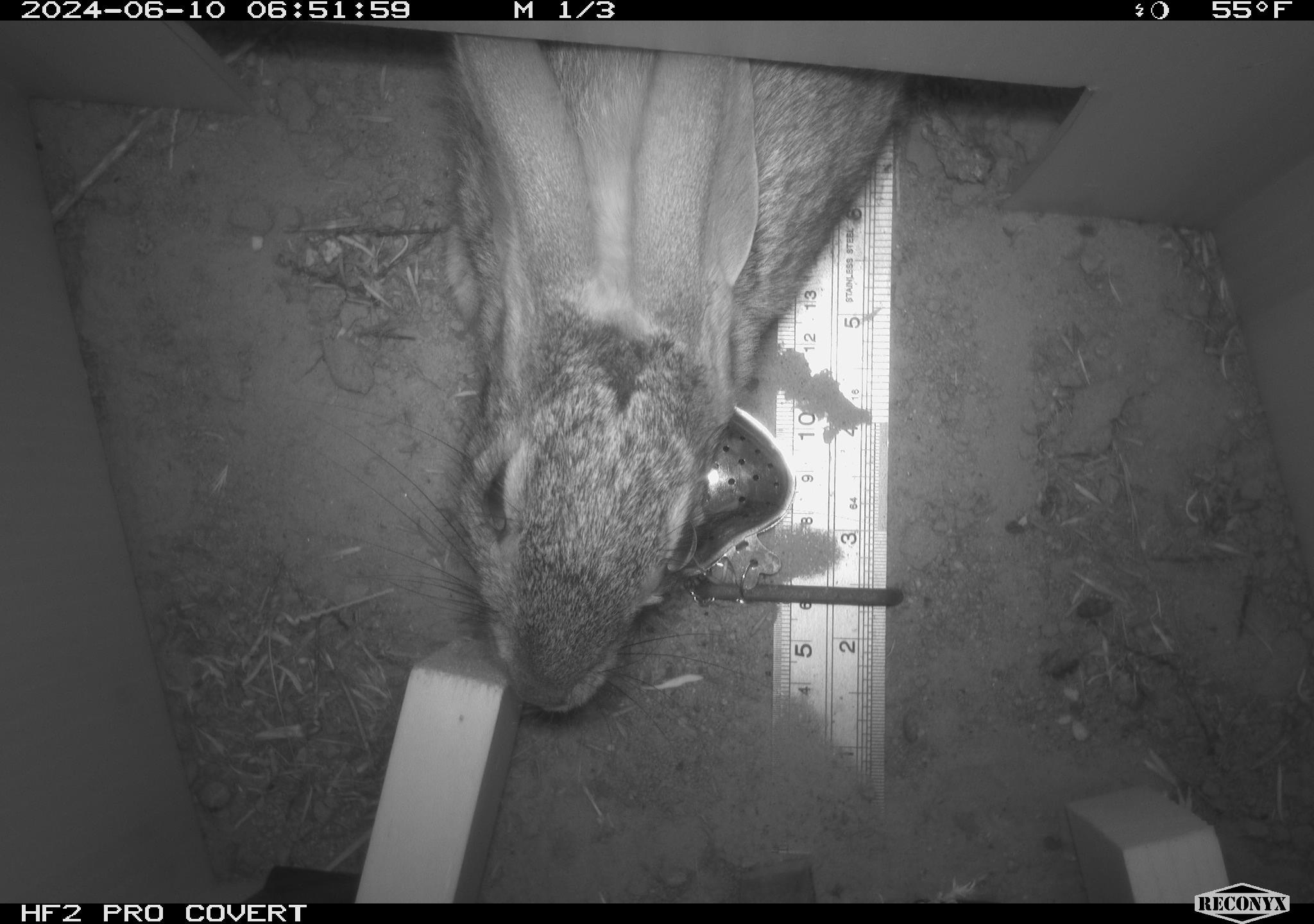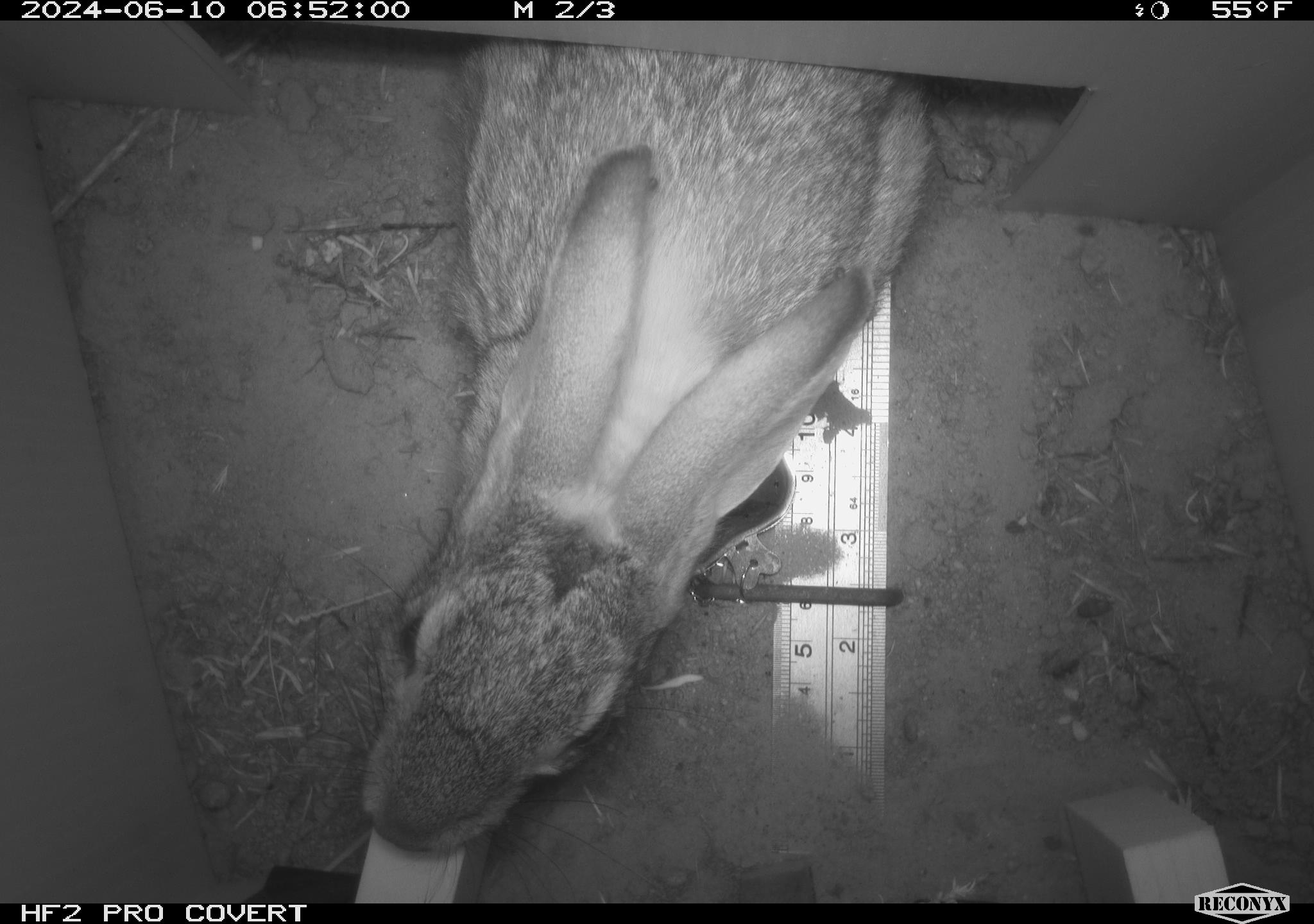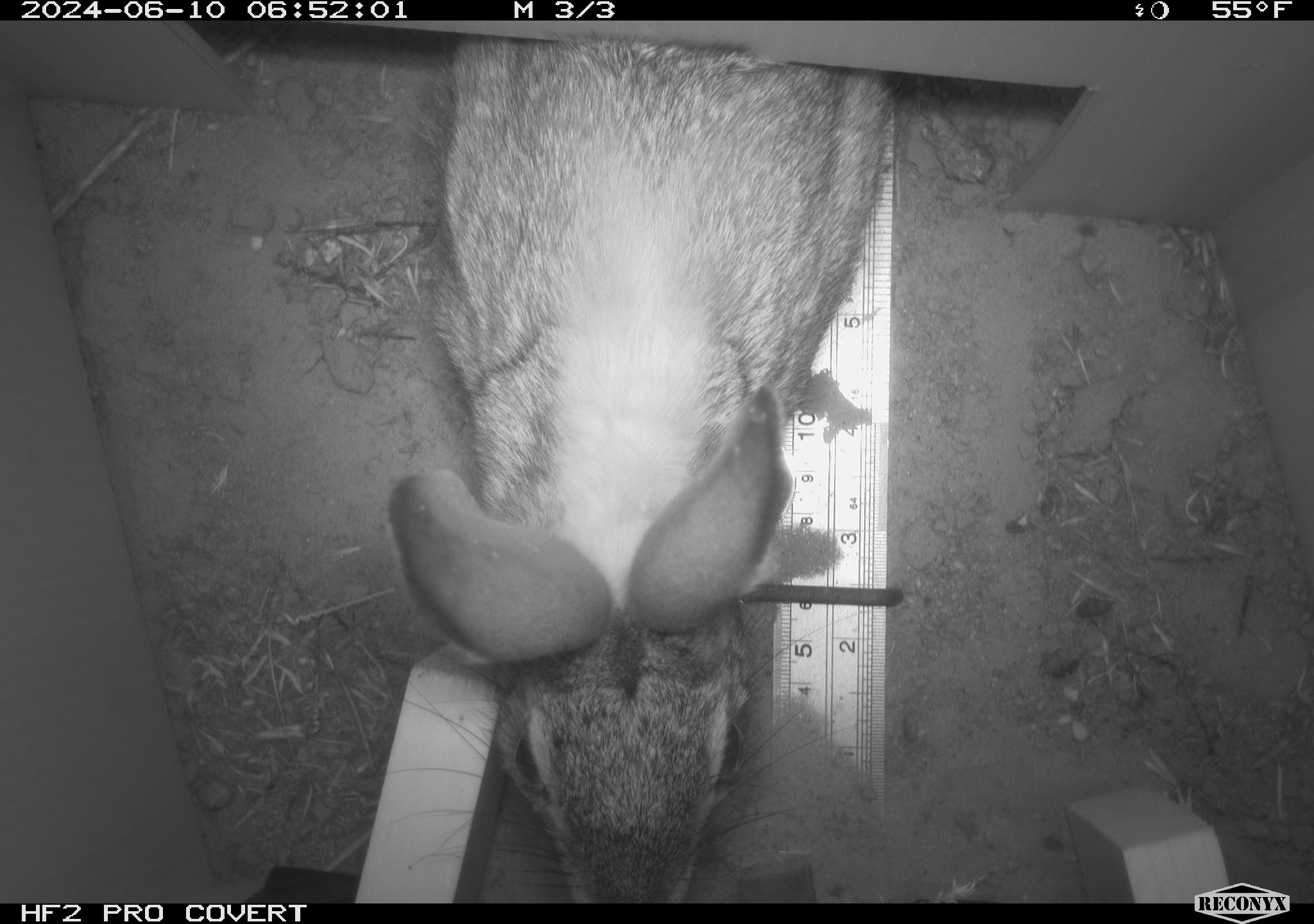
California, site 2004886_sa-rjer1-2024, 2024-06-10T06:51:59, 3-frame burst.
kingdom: Animalia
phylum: Chordata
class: Mammalia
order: Lagomorpha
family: Leporidae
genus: Sylvilagus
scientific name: Sylvilagus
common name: cottontail rabbits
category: sylvilagus species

_PROBLEM:_ Lines from the one holding "kingdom: Animalia" to the last line of the records: return these exactly, and only these.

_YOUR SOLUTION:_
kingdom: Animalia
phylum: Chordata
class: Mammalia
order: Lagomorpha
family: Leporidae
genus: Sylvilagus
scientific name: Sylvilagus
common name: cottontail rabbits
category: sylvilagus species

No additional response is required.